The “glimmer of another tale” would develop into “The Mystery of the Chief of Police.” The following excerpts from Dannay’s reply, dated May 24, 1944, show how much labor the editor put into the stories that appeared in the Queen magazine, from rewriting (and retyping) large sections of story to changing story titles.
Dear Mr. Stribling,
The new version of “The Sock” is very fine. Yes, the new approach seems to have, as you wrote, worked like a charm.
I made some corrections—punctuation, and so on, consistent with our own style, and some cuts here and there to shorten the story. All are minor matters that you can leave confidently in my hands—all but one, and that is why I am writing to you.

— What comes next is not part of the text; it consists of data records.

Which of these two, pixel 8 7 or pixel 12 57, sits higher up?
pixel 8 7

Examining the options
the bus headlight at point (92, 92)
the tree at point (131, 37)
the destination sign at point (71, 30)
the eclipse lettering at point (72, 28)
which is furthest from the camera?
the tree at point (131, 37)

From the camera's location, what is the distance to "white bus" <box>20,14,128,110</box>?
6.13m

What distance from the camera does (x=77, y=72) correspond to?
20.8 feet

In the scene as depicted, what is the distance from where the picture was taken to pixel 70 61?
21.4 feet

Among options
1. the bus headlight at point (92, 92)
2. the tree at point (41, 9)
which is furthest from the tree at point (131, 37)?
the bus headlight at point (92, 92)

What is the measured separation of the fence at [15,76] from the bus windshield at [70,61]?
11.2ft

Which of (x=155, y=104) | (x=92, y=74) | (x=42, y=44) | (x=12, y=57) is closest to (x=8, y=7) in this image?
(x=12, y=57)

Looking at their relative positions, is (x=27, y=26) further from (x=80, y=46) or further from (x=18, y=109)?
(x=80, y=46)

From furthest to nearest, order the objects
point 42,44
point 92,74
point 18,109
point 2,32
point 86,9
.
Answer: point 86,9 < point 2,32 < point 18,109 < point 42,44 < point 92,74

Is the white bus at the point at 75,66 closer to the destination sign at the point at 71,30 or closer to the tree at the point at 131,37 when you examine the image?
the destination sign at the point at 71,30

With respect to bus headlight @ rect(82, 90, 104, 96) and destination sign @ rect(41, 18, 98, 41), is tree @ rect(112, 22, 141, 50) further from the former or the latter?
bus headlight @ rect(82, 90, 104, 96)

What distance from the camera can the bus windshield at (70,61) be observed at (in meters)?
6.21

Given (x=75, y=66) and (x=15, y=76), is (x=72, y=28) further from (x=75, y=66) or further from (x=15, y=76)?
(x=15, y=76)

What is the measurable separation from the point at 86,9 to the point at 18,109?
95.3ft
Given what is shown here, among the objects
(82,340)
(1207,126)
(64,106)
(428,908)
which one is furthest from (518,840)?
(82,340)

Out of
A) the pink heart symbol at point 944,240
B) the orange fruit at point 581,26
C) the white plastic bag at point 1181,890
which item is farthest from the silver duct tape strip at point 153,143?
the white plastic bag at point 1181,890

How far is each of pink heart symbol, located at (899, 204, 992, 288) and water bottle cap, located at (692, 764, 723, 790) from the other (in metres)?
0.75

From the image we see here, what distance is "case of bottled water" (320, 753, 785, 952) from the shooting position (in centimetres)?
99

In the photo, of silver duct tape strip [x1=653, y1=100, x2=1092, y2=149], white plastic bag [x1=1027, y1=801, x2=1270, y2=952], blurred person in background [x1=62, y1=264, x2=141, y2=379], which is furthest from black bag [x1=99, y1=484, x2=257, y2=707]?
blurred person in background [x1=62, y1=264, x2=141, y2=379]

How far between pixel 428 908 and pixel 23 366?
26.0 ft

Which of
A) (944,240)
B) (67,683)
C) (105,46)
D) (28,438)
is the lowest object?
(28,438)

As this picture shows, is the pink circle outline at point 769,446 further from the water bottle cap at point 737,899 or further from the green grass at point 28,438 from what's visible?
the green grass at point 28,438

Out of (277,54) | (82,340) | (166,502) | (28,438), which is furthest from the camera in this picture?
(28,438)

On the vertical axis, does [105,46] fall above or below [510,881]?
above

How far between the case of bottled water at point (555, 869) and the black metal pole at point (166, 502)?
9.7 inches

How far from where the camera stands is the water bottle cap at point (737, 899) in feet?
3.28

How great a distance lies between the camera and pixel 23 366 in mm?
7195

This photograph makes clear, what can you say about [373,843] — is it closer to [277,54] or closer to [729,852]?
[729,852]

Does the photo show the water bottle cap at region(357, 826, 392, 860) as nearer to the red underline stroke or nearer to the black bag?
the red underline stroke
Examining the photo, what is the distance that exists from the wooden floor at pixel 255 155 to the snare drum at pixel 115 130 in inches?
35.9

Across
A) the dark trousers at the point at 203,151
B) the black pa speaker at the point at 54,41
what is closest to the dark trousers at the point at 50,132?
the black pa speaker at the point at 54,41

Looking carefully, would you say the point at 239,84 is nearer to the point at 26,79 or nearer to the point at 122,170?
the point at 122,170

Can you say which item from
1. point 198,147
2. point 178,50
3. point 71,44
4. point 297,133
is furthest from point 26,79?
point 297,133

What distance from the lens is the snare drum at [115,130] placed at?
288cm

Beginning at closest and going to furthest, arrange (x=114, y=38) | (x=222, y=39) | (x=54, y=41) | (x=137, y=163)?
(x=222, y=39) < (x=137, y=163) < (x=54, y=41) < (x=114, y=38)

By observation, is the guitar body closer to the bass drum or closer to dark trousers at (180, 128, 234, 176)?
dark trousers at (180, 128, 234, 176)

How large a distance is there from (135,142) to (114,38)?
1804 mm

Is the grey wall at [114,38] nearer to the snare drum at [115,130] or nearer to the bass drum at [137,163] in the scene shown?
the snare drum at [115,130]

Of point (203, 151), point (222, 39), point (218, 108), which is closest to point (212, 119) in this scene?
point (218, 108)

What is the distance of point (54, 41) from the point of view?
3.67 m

I think the story needs one important change—in the clock-and-time business. Rather than try to explain the change I suggest, I have retyped the last five or six pages of the story, incorporating the change. I am sure that after you’ve read the enclosed pages you’ll agree that the change both clarifies and strengthens the whole story.

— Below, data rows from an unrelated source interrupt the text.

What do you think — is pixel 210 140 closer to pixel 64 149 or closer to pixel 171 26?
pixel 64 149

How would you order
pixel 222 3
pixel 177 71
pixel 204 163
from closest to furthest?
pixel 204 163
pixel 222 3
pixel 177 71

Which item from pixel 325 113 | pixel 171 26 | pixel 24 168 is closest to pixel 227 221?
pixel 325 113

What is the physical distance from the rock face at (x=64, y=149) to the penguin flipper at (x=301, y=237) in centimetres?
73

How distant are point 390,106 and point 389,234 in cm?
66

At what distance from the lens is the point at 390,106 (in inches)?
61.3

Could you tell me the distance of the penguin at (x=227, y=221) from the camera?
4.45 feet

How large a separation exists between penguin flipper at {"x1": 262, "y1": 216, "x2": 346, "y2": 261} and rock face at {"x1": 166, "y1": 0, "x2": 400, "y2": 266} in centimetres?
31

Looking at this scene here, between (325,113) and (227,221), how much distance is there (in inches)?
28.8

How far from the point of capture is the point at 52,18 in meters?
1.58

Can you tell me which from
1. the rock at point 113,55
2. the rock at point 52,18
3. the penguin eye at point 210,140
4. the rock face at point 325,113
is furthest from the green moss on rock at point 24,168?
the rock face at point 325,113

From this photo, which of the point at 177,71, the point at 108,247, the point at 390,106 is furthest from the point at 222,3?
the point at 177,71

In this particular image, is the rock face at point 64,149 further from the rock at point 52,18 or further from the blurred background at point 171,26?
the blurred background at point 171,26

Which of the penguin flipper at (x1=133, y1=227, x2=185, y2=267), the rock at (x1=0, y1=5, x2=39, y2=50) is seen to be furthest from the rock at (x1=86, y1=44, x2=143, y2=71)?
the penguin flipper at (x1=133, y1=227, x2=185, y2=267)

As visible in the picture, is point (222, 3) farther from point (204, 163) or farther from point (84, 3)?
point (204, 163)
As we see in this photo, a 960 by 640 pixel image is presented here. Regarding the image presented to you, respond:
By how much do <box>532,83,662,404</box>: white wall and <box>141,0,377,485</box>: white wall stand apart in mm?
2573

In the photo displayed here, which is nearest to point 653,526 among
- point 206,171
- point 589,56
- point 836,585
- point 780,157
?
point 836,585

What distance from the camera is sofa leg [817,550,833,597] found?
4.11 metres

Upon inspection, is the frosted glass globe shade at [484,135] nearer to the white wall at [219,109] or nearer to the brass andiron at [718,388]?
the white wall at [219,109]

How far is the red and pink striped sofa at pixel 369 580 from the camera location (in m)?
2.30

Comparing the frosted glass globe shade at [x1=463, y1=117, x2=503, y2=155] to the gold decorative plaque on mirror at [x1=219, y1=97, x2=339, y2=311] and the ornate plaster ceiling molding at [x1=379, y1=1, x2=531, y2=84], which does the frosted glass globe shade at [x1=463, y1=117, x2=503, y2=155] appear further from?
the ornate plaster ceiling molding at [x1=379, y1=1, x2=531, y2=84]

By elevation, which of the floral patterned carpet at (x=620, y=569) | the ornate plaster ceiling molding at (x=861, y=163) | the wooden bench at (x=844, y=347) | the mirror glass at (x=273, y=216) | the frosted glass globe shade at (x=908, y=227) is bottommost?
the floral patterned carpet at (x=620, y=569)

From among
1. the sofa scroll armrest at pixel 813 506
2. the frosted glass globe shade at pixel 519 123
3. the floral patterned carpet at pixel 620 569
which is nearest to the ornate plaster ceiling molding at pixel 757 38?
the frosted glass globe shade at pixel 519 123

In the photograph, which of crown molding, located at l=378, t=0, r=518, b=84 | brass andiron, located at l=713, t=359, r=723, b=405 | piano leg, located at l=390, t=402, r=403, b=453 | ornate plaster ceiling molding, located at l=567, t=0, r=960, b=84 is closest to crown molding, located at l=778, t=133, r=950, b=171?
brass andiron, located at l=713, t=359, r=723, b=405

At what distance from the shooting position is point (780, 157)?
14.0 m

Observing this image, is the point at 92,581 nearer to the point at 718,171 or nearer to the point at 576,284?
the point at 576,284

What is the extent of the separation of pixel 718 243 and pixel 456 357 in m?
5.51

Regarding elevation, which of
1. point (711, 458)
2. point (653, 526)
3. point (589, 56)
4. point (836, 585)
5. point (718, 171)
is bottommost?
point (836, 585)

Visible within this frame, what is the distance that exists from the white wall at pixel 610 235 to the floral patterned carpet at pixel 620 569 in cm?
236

If the last pages, as enclosed, are satisfactory, please let me know at your earliest convenience, and as soon as I hear from you, I’ll put through a purchase order so that you can receive your check without delay. Naturally, if you wish to correct any of my new phrasing, by all means do so; in this event, simply return the enclosed pages, with your corrections noted.

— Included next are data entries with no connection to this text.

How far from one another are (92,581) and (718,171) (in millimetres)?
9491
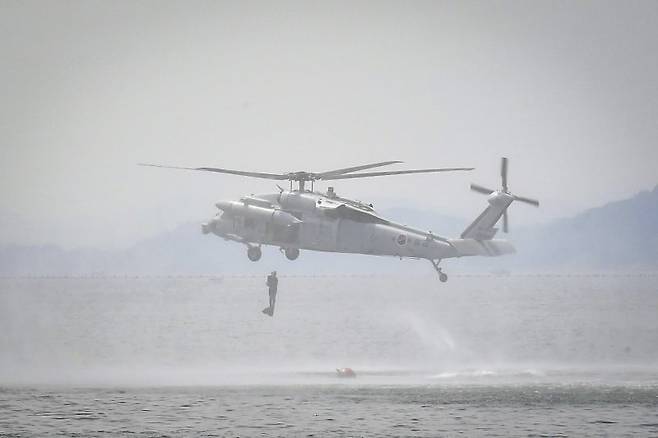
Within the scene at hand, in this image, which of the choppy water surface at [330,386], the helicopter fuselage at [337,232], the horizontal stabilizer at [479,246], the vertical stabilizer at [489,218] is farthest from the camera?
the vertical stabilizer at [489,218]

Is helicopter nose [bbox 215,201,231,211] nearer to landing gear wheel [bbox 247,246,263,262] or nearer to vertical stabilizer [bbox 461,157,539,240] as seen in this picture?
landing gear wheel [bbox 247,246,263,262]

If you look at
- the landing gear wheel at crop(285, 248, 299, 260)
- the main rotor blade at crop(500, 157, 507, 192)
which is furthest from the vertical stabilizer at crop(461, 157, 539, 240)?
the landing gear wheel at crop(285, 248, 299, 260)

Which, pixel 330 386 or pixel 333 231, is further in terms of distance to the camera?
pixel 330 386

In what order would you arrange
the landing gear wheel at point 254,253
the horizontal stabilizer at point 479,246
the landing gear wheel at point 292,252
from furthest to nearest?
the horizontal stabilizer at point 479,246
the landing gear wheel at point 292,252
the landing gear wheel at point 254,253

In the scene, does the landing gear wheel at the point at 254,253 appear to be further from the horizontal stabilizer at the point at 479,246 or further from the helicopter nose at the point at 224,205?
the horizontal stabilizer at the point at 479,246

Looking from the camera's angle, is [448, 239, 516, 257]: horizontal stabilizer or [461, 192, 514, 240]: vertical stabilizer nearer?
[448, 239, 516, 257]: horizontal stabilizer

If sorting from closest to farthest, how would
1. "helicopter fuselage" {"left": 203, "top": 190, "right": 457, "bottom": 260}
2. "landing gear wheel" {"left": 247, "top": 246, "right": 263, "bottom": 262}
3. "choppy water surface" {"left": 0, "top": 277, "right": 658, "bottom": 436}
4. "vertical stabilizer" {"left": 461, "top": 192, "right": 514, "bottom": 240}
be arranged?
1. "landing gear wheel" {"left": 247, "top": 246, "right": 263, "bottom": 262}
2. "helicopter fuselage" {"left": 203, "top": 190, "right": 457, "bottom": 260}
3. "choppy water surface" {"left": 0, "top": 277, "right": 658, "bottom": 436}
4. "vertical stabilizer" {"left": 461, "top": 192, "right": 514, "bottom": 240}

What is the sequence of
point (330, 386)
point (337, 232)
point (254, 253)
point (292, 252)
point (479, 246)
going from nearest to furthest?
point (254, 253) < point (337, 232) < point (292, 252) < point (479, 246) < point (330, 386)

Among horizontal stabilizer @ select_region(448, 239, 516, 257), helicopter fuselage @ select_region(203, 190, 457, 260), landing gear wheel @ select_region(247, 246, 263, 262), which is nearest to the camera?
landing gear wheel @ select_region(247, 246, 263, 262)

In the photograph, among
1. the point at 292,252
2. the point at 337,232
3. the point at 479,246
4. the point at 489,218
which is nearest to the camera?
the point at 337,232

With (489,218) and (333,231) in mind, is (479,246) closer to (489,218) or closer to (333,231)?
(489,218)

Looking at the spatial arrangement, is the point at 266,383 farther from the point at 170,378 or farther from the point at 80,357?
the point at 80,357

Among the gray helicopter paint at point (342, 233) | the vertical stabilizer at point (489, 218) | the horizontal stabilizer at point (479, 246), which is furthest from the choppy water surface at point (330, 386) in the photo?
the vertical stabilizer at point (489, 218)

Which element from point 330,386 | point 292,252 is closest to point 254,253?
point 292,252
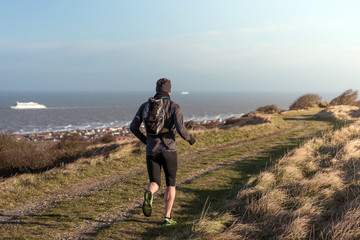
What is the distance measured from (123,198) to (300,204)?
3566 millimetres

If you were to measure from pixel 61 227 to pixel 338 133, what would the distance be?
12.0 m

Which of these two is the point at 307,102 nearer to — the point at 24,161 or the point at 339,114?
the point at 339,114

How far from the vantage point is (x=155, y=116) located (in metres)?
4.53

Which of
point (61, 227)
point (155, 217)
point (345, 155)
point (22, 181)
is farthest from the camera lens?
point (345, 155)

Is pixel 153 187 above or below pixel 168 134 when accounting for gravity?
below

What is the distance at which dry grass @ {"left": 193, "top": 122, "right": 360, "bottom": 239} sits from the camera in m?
4.55

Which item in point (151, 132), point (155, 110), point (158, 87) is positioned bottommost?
point (151, 132)

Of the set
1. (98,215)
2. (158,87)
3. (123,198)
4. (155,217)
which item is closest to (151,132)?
(158,87)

How do you like the title “The Sock and the Clock”? I’m attracted to it. The rhyme and swing, it seems to me, are both piquant and provocative. Besides, I find that for some strange reason longer titles are better for a magazine than very short ones. May I use “The Sock and the Clock”?
I almost forgot: I have also added a short paragraph at the very end of the story. You know, we can’t be too careful with a certain type of reader: you can’t be too subtle. This added paragraph points up the climactic idea for those magazine readers who need an explicit “tag.”
Of course, change or correct as you please, but I do think that this sort of “topper” is needed.
Stribling pretty much left Dannay’s rewrites alone. Much or possibly all of the final paragraph of “The Mystery of the Sock and the Clock” was written by Fred Dannay, not T.S. Stribling.
Stribling’s reply was dated “Saturday, end of May ‘44”:
I thought you would like the story. Your corrections are O.K. with me. I have changed a word or two because I try never to say a character did a thing “shrewdly” or “cunningly” or any of those adverbs. If the reader doesn’t feel that much, he and I just let it go. I also changed “Perk up.” And I suggest another final sentence which you can use if you want to or use the end you now have. Either all right with me.
I am now at work on “The Case of the Chief of Police,” which is a whimsy generated by the present storm in Miami.
Your new title is better than “The Sock,” “The Sock and the Clock” makes a very catchy phrase.
Dannay not infrequently would jot on his incoming letters reminders or ideas. On the last-quoted letter from Stribling, Dannay scribbled the following six words: unusual, exceptional, singular, extraordinary, outre, unconventional. It is as if he were trying to come up with le mot juste to describe Stribling’s story to the EQMM readers.
The next tale Stribling submitted to EQMM was “The Mystery of the Chief of Police,” a top-rate Poggioli story far superior to “The Sock and the Clock.” Dannay liked it so much that he wanted to publish it ahead of “The Sock and the Clock.” Eventually he did so, while letting the readership mistakenly believe “Chief of Police” had arrived first and “Sock and Clock” had arrived second.
Some of the correspondence between Dannay and Stribling concerned the advantage of publishing either story before the other, and what to tell the readership.
At one point Stribling wrote:
Of course I don’t care which you say was written first. God will probably mark you down as a liar and send you to hell, but I will remain calm and indifferent about the matter.